Is a wedding legit without cream cheese mints?
by Rainbow Rowell, published Aug. 26, 2012 in the Omaha World-Herald
Sarah Harvey’s mother approached the topic cautiously. She didn’t want to seem like she was butting in…
“Well, do you want me to make mints for your wedding?” “Mom,” Sarah said, “am I getting married? Come on!”
Of course she wanted cream cheese wedding mints. Is a Nebraska wedding even legal without them? Cream cheese wedding mints are such a part of my nuptial understanding that I wrote them into my first novel, “Attachments” — the main character gets ditched at a wedding and eats 13 mints in one sitting. (Which is practically nothing, am I right?) I didn’t think that I needed to explain what the mints were, or that there would be people in England reading the book and thinking, “Cream cheese what? That sounds disgusting.”
But then someone from Illinois cornered me on Twitter to ask about the mints: “Good Lord,” she tweeted, “is that a THING?” Of course, it’s a THING. Isn’t it a thing everywhere? Doesn’t everyone, everywhere consecrate their unions with delicious globs of cream cheese and powdered sugar? Don’t the little kids crowd around the cake-and-coffee table, sneaking as many of the mints as they can smush in their hands? Don’t all the wedding guests walk around the reception with their tongues dyed the wedding colors? If you don’t have mints, what do you put next to the giant bowl of mixed nuts? What do your aunts do in the weeks before the wedding? (Aunts have to make the wedding mints; it’s required. If anyone else tries to make them, they spoil like day-old manna.)

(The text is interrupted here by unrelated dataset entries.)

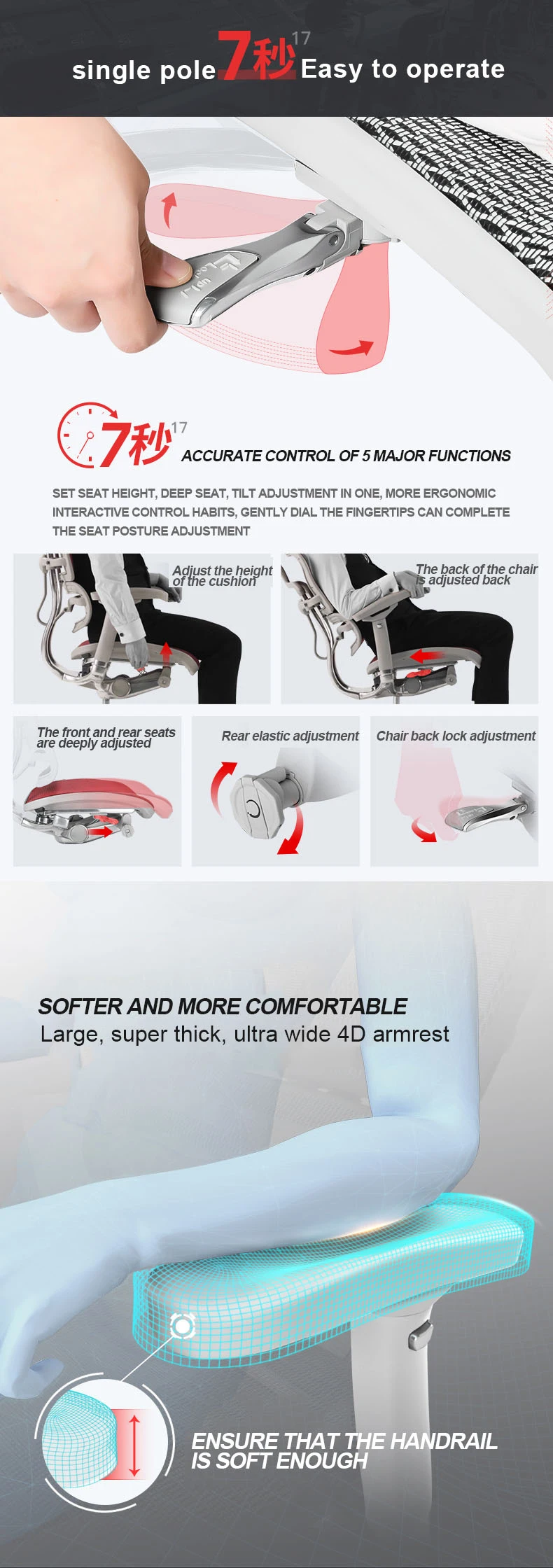 single pole 7秒 17 Easy to operate

7秒 17 ACCURATE CONTROL OF 5 MAJOR FUNCTIONS

SET SEAT HEIGHT, DEEP SEAT, TILT ADJUSTMENT IN ONE, MORE ERGONOMIC INTERACTIVE CONTROL HABITS, GENTLY DIAL THE FINGERTIPS CAN COMPLETE THE SEAT POSTURE ADJUSTMENT

Adjust the height of the cushion

The back of the chair is adjusted back

The front and rear seats are deeply adjusted

Rear elastic adjustment

Chair back lock adjustment

SOFTER AND MORE COMFORTABLE
Large, super thick, ultra wide 4D armrest

ENSURE THAT THE HANDRAIL IS SOFT ENOUGH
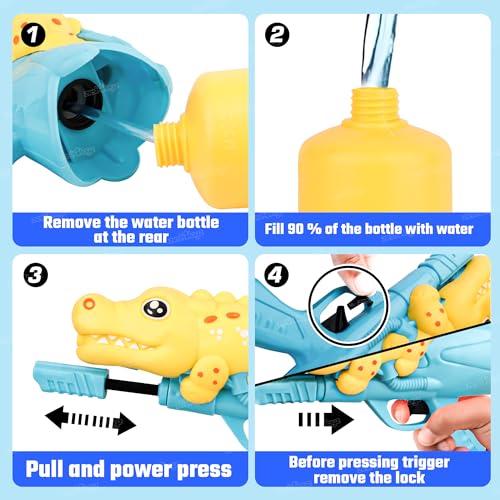 1

Remove the water bottle at the rear

2

Fill 90 % of the bottle with water

3

Pull and power press

4

Before pressing trigger remove the lock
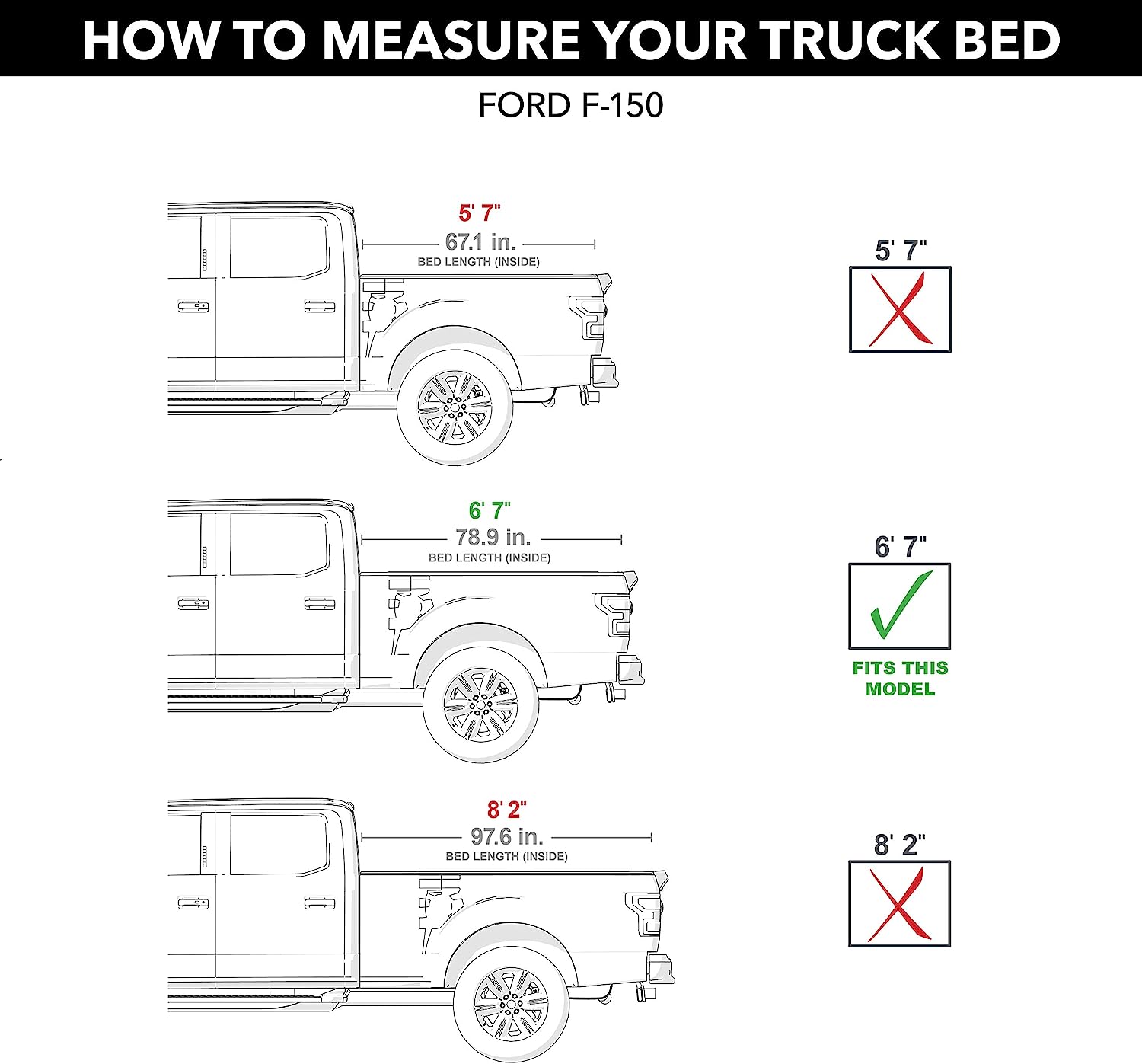 HOW TO MEASURE YOUR TRUCK BED

FORD F-150

5' 7"
67.1 in.
BED LENGTH (INSIDE)

5' 7"

6' 7"
78.9 in.
BED LENGTH (INSIDE)

6' 7"

FITS THIS MODEL

8' 2"
97.6 in.
BED LENGTH (INSIDE)

8' 2"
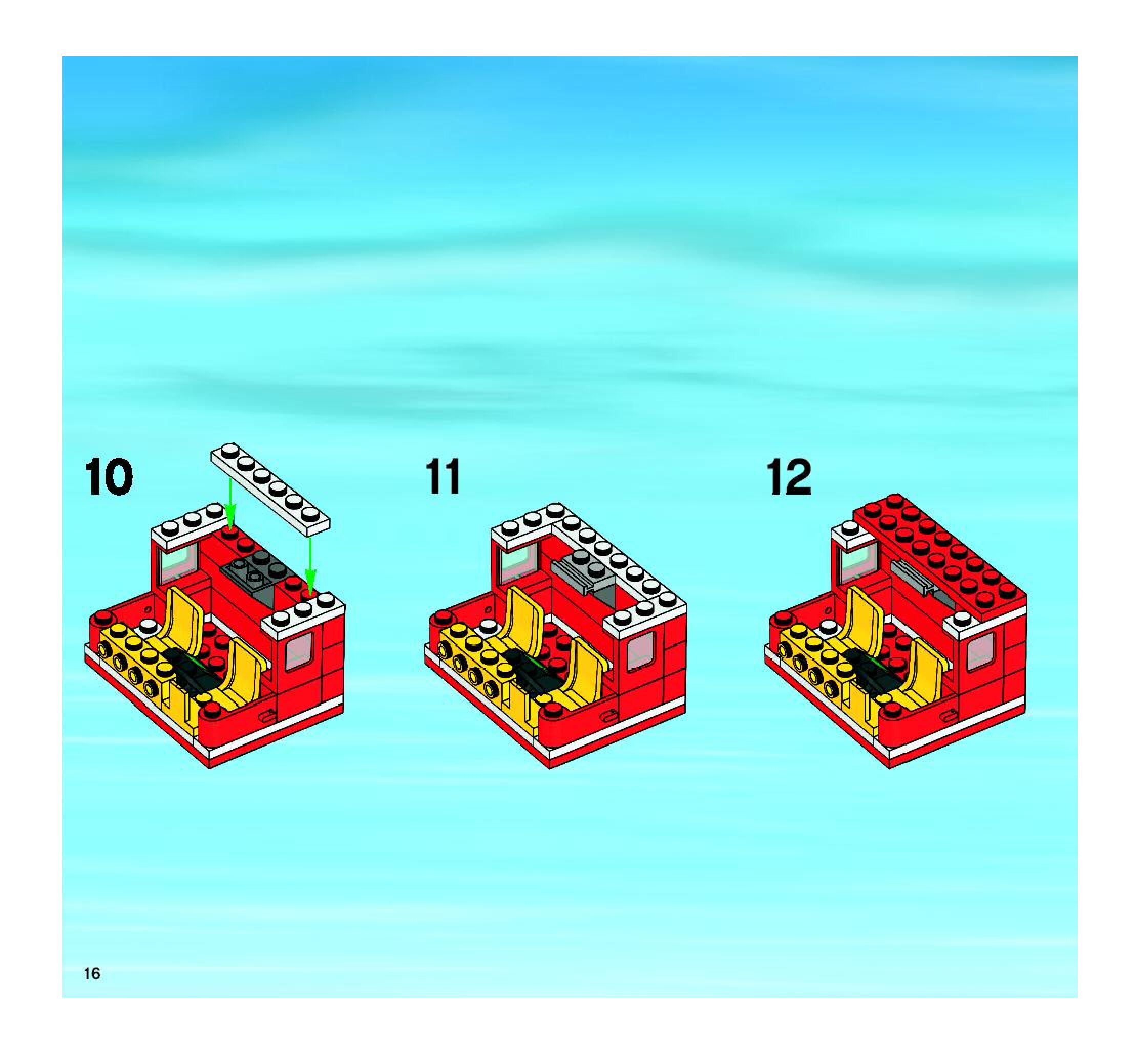 10

11

12

16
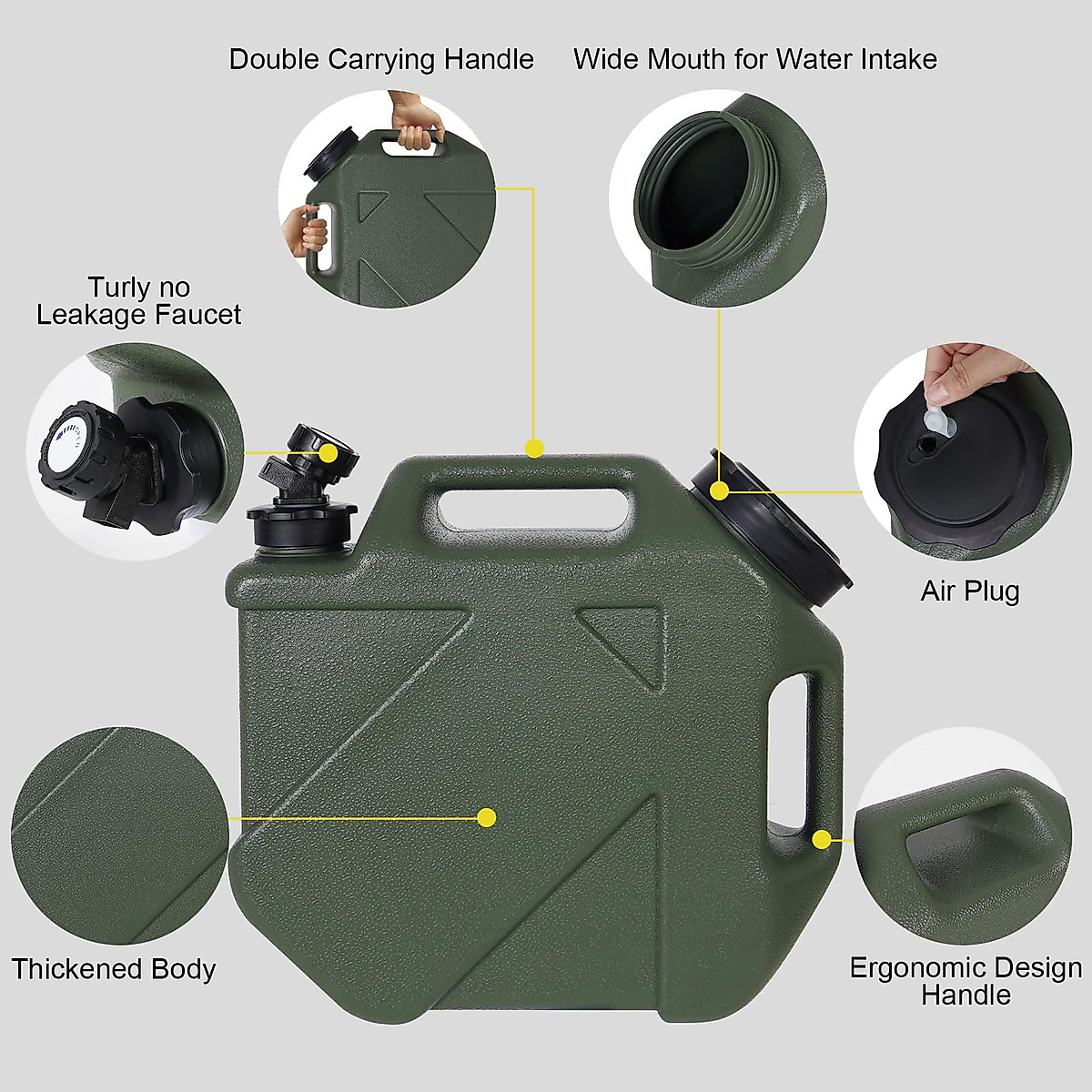 Double Carrying Handle

Wide Mouth for Water Intake

Turly no
Leakage Faucet

Air Plug

Thickened Body

Ergonomic Design
Handle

Apparently, cream cheese wedding mints are a Nebraska thing. Or at least a regional thing. They seem to exist in other places — but not quite so dominantly. And people from other places who haven’t tasted them think they sound … gross. As someone from California put it: “So it’s basically mint-flavored, dried cream cheese frosting?” No!
I mean, yes. But you’re making it sound like a bad thing. Cream cheese wedding mints are delicious. Strangely delicious.
“They taste like the wings of angels,” rhapsodized Kirk Strauser, “held down and dewinged for our snacking pleasure.”
Strauser, a Missouri native, discovered the heavenly mints when he moved to Norfolk, Neb. Butter mints are more popular in Missouri, he said. (Butter? Gross.) Ryann Uden actually grew up in the Nebraska Panhandle, in Crawford, but never experienced cream cheese wedding mints until she met her husband, Stacy, an Omaha native. She was initially skeptical: “Cream cheese and powdered sugar? Seriously?” But in the Uden family, cream cheese mints are a wedding tradition. Everybody gets together a few weeks before the wedding to make them. It’s a social event.
Ryann is such a convert that she held a class in the Chicago library where she works just to share the cream cheese love with her coworkers. Tracking down molds for the class was almost impossible.
“I tried to find them out here (Chicago) and couldn’t find them anywhere. So I had to call Mangelsen’s…” Ah, Mangelsen’s. Where so many cream cheese dreams are born.
The indie craft megastore on 84th Street, just south of Center, has an entire aisle devoted to cream cheese mint molds. They specialize in the individual rubber molds. You can only make one mint at a time with the rubber molds, said longtime employee Linda Fontana, but they’re a lot easier to use than the plastic trays. Mangelsen’s sells about 40 different kinds of molds — “We sell tons,” Fontana said — but the traditional rosette and leaf wedding molds are still the most popular. “We keep a copy of the recipe in the aisle.”
Sarah Harvey did end up with a lovely tray of rosettes and leaves at her May wedding. (In her wedding colors of lavender and green.) But her fiancé, Kevin, balked at the idea of cream cheese at his wedding feast. Kevin doesn’t like cream cheese (Yet Sarah went ahead with the wedding…) Her mom revealed that she could make them with butter instead; her mom even prefers the mints with that way. So Sarah gave in. “You think you know a person…” she said.
Contact the writer: 402-444-1149, firstname.lastname@example.org twitter.com/rainbowrowell
Cream Cheese Mints
Recipe courtesy of Mangelsen’s cake department
Combine in bowl:
8 ounces cream cheese (at room temperature)
½ teaspoon LorAnn oil or flavoring —- 2 pounds powdered sugar
Desired food coloring
Mash cheese, add flavoring and color. Mix well. Add powdered sugar and knead with hands until it resembles pie dough. Add more powdered sugar as needed. Roll into marble-size balls. Place them on their sides in a small amount of granulated sugar. Press the sugar side into the mold. Unmold immediately.